A sua probabilidade de sobreviver depende de onde você está na curva da sobrevivência
Publicado por soares7 em Janeiro 7, 2008
É quase intuitivo olhar para uma curva de sobrevivência para suas características e achar que sabe qual o seu risco – e que será esse o risco para sempre.
Nada disso. Seu risco muda no tempo – mesmo que o PSA etc. não mudem.
A boa notícia é que EM GERAL o risco muda para melhor (o risco diminui). As curvas de sobrevivência mostram como o risco muda no tempo. O seu risco não é absoluto, ele é condicional.
O autor do artigo merece destaque. Primeiro, inventou um câncer para ilustrar o que demonstrou, chamado de “horrendoma”. Pior, colocou todos nós (para ilustrar apenas) num estágio avançado. O estágio III. No Português da minha juventude, estaríamos “fudidos e mal pagos”.

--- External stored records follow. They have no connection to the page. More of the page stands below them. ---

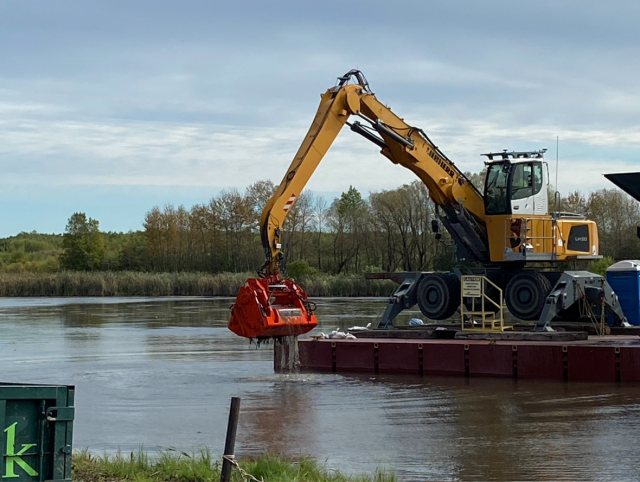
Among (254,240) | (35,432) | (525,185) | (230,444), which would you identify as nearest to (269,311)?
(525,185)

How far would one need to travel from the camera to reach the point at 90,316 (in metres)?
44.2

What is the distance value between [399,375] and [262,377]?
10.1ft

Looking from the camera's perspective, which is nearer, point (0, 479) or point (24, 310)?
point (0, 479)

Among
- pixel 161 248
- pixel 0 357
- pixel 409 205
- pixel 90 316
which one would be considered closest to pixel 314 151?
pixel 0 357

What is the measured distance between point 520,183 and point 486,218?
1277 millimetres

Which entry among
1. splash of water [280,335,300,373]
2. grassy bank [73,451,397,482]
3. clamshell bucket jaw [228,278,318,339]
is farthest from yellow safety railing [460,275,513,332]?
grassy bank [73,451,397,482]

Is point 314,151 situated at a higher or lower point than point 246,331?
higher

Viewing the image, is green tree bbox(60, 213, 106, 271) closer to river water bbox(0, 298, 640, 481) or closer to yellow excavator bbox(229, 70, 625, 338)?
river water bbox(0, 298, 640, 481)

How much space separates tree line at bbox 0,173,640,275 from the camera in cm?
7331

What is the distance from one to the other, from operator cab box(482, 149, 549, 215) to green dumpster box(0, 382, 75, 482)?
16865mm

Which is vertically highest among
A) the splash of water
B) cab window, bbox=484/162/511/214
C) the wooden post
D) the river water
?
cab window, bbox=484/162/511/214

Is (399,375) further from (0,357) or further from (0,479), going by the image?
(0,479)

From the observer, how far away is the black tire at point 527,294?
880 inches

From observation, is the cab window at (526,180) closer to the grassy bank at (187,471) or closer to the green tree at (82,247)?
the grassy bank at (187,471)
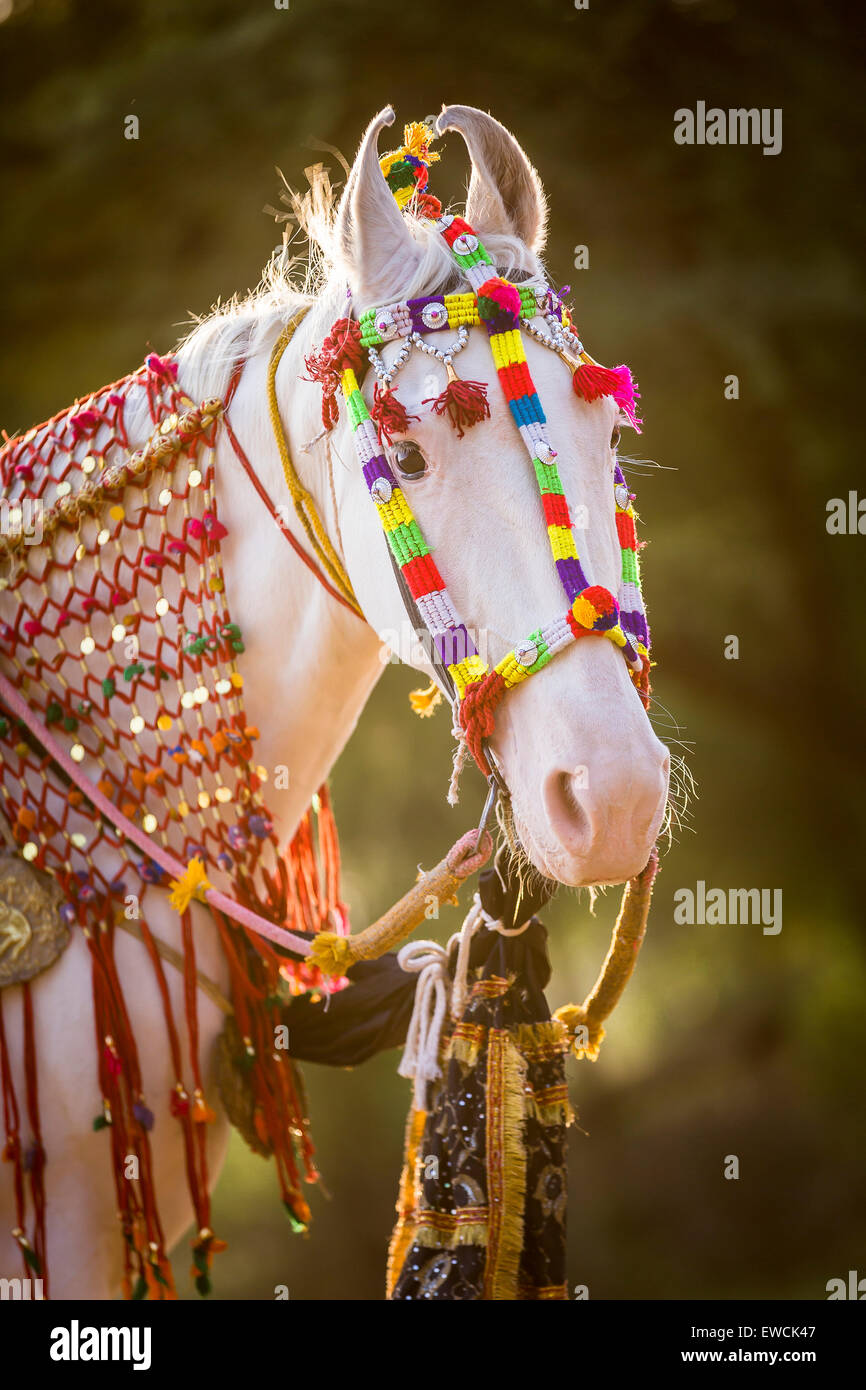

A curva das pessoas com horrendoma, estágio III, foi bolada para ilustrar como o risco vai mudando. Ela é parecida com a curva de alguns cânceres mais pesados do que o de próstata. Depois de um ano, 30% das pessoas com horrendoma, estágio III, já eram. Estavam reunidos com seus antepassados e, segundo eu creio, com Deus. Mais um ano e outros 30% batem o pacau. No Português da minha juventude,isso significa que morreram. Dos 100% iniciais, agora sobram apenas 40%. Reproduzo o gráfico: na horizontal, o número de anos; na vertical a proporção de sobreviventes. A bolinha com “You Are Here” significa onde você está, depois de três anos.

Se você está lendo esse poster e ainda está neste plano, verá que depois de trê sanos 70% dos pacientes de horrendoma já morreram. Claro que isso não quer dizer que você está 70% morto e 30% vivo. Significa que você está entre os felizes 30% que sobreviveram. O autor, astutamente, afirma que você deve estar perguntando: “E dai?” E eu com isso? Aqui vem a notícia boa: o maior risco de morrer era durante os três primeiros anos e você não morreu. Daqui para diante o risco baixa. Refazendo a curva daqui para diante (e enterrando os que já eram), seu risco diminuiu. A nova curva de sobrevivência é muito melhor, mais favorável, e o risco é menor.

Logo no diagnóstico, sua chance de sobreviver cinco anos era apenas 20%. Mas agora, que a curva está menos inclinada, ela mudou para 66% (2 em 3).
A despeito do fato, conhecido galaticamente que o estagio III de horrendoma acarreta um prognóstico horrível, seu prognóstico melhorou muito. Seu risco de bater o pacau devido ao horrendoma é muito menor do que há três anos!
O autor dessa ilustração foi diagnosticado com câncer de rins metastizado. Dois anos depois, apenas 10% sobrevivem. Felizmente, ele sobreviveu.
O câncer de próstata é bem diferente. Do lado bom, a letalidade é mais baixa; do lado ruim, há um contraste com a maioria dos cânceres, que são mais letais e mais rápidos. Em vários deles, quem sobrevive cinco anos é considerado curado; em outros, quem sobrevive dez anos é considerado curado. No câncer de próstata, como disse o meu oncólogo, nem a volta do PSA nem a morte chegam a zero. Mas o seu risco muda e convém reajustar seus cálculos.